Nunca antes na
história deste país o aparelho do Estado foi tão acintosa e despudoradamente
colocado a serviço dos interesses eleitorais dos detentores do poder. Dilma
Rousseff não consegue fazer a máquina do governo funcionar com um mínimo de
eficiência para planejar e executar os grandiosos projetos de infraestrutura
que anuncia com enorme estardalhaço. Mas como numa campanha eleitoral - no
momento, a prioridade absoluta do lulopetismo - o que vale é o marketing, o
discurso, Dilma está bem instruída e firmemente empenhada em transformar em
palanque essa imensa e inoperante máquina, e dele não pretende descer antes das
eleições presidenciais do próximo ano.
No feriado de
Finados, Dilma reuniu no Palácio da Alvorada 15 ministros que atuam nas áreas
social e de infraestrutura para puxar orelhas e exigir "agilidade" no
anúncio de novos projetos e na execução daqueles em andamento. E deixou
perfeitamente claro, para quem pudesse não estar entendendo do que se tratava,
que precisa incrementar urgentemente uma "agenda positiva" a ser
exibida em seus pronunciamentos oficiais e suas cada vez mais frequentes
viagens por todo o País.
Antes que alguém
pudesse levantar alguma suspeita maldosa sobre toda essa movimentação ter a ver
com objetivos eleitorais, coube à ministra-chefe da Casa Civil, Gleisi Hoffmann
- ela própria candidatíssima ao governo do Paraná - explicar: "Isso tem a
ver com resultado de governo. Nós estamos num momento de prestação de contas e
entregas". E acrescentou: "São várias entregas que a presidente
cobrou, que se agilizassem alguns resultados para que nós pudéssemos prestar
contas para a população". Então, está explicado.
Dá para entender
a aflição de Dilma. Uma reeleição considerada favas contadas no primeiro
semestre do ano passou a ser vista com preocupação pelos próprios petistas a
partir do instante em que os índices de popularidade da presidente despencaram
com as manifestações populares de junho e, apesar de se terem recuperado em parte,
mantêm-se ainda muito abaixo dos mais de 50% de aprovação anteriores.

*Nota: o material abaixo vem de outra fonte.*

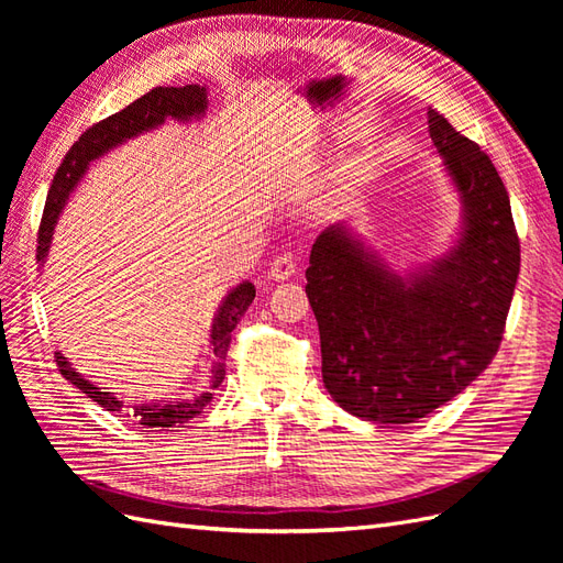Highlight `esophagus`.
Wrapping results in <instances>:
<instances>
[{"label":"esophagus","instance_id":"esophagus-1","mask_svg":"<svg viewBox=\"0 0 563 563\" xmlns=\"http://www.w3.org/2000/svg\"><path fill=\"white\" fill-rule=\"evenodd\" d=\"M294 272H296V258L291 253H284V255H279L275 263H272L267 277L275 279V282H286V279H291Z\"/></svg>","mask_w":563,"mask_h":563}]
</instances>
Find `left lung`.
I'll use <instances>...</instances> for the list:
<instances>
[{"label": "left lung", "mask_w": 563, "mask_h": 563, "mask_svg": "<svg viewBox=\"0 0 563 563\" xmlns=\"http://www.w3.org/2000/svg\"><path fill=\"white\" fill-rule=\"evenodd\" d=\"M441 172L460 201L451 246L397 272L350 220L323 230L305 272L321 378L347 413L416 422L460 395L496 356L519 277V236L486 152L428 110Z\"/></svg>", "instance_id": "obj_1"}]
</instances>
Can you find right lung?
Masks as SVG:
<instances>
[{
  "label": "right lung",
  "instance_id": "1",
  "mask_svg": "<svg viewBox=\"0 0 563 563\" xmlns=\"http://www.w3.org/2000/svg\"><path fill=\"white\" fill-rule=\"evenodd\" d=\"M209 110V89L199 87V84H187V87H157L143 98L133 100L129 108L117 112L103 122H98L89 131L81 133V139L67 152L63 164L51 183V190L46 197V207L40 225L37 236V263L40 269H44L48 261L51 244H54V232L58 225V218L65 209V203L70 201L77 185L89 174V166L98 162L100 157L110 155L112 150L122 147L124 143L139 139L143 133L157 131L166 122L178 124H192L201 122ZM255 298V286L249 279H242L236 286H232L228 296L220 300L218 310L213 314L211 329H209V385L201 387L195 397L190 399H176V401H143L126 406L122 399H117L114 391H106V387H98L87 376L73 366L63 352H56V364L63 373V378L70 380L75 387H79L84 395L98 401L106 411H129L139 424L145 428H176L190 418L199 416L213 399V389L223 383L225 378V356L232 340V331L236 321L249 310V305Z\"/></svg>",
  "mask_w": 563,
  "mask_h": 563
}]
</instances>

Permanecem teimosamente empacados nos 38%. Isso significa que, na melhor das
hipóteses, a se manter o quadro atual, Dilma poderá se dar por satisfeita se
conseguir levar as eleições presidenciais para o segundo turno.
Não é por outra
razão que Luiz Inácio Lula da Silva, inventor do poste que conseguiu
transformar em presidente, decidiu chamar para si a responsabilidade de
confrontar os candidatos de oposição. Mergulhou de cabeça na tarefa de fazer o
que Dilma pode ter vontade, mas não tem vocação nem carisma para fazer, apesar
de toda a máquina governamental à sua disposição: comunicar-se com a massa
popular.
Nessa linha, o
ex-presidente tem usado e abusado de seu insuperável populismo. Ele sabe que,
mais do que "prestar contas" ou "entregar" realizações de
governo, o importante é encantar os eleitores com as palavras que eles querem
ouvir, ditas de um modo que eles gostam de escutar. E nisso Lula é mestre.

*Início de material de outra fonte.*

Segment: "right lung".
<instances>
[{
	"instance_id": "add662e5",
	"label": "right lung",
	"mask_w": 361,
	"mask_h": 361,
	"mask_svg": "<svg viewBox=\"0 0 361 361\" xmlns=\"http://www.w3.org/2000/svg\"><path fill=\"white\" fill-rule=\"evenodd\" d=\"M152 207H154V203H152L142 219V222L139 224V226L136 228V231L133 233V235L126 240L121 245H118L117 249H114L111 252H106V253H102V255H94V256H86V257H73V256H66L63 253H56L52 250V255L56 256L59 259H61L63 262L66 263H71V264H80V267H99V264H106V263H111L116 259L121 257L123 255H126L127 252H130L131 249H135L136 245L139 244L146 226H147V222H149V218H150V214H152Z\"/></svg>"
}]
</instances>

Apesar de integrar hoje, movido por sua megalomania, o mais seleto jet set
internacional, Lula tem logrado preservar a imagem de "homem do
povo", sustentada por altíssimos índices de popularidade. E isso lhe
permite ignorar a lógica, o bom senso, o pudor, a civilidade e, sobretudo, a
verdade, quando deita falação sobre as maravilhosas realizações com as quais
resgatou o Brasil das mãos do "poderosos" e o transformou neste
paraíso em que automóveis e filé mignon estão ao alcance de todos.
Transformar a
máquina do governo em palanque eleitoral como Dilma Rousseff está fazendo,
portanto, é apenas uma das consequências da erosão da moralidade pública que há
mais de uma década se tem acentuado gravemente no País. Lula e o PT, é claro,
não inventaram os malfeitos no trato da coisa pública. O Brasil sempre sofreu
com a tradição paternalista e patrimonialista. Mas foi prometendo acabar com
essa pesada herança que Lula e sua turma conquistaram, ou melhor, se
apropriaram do poder. Natural, portanto, que se disponham a usar o que
consideram seu para se eternizarem onde estão.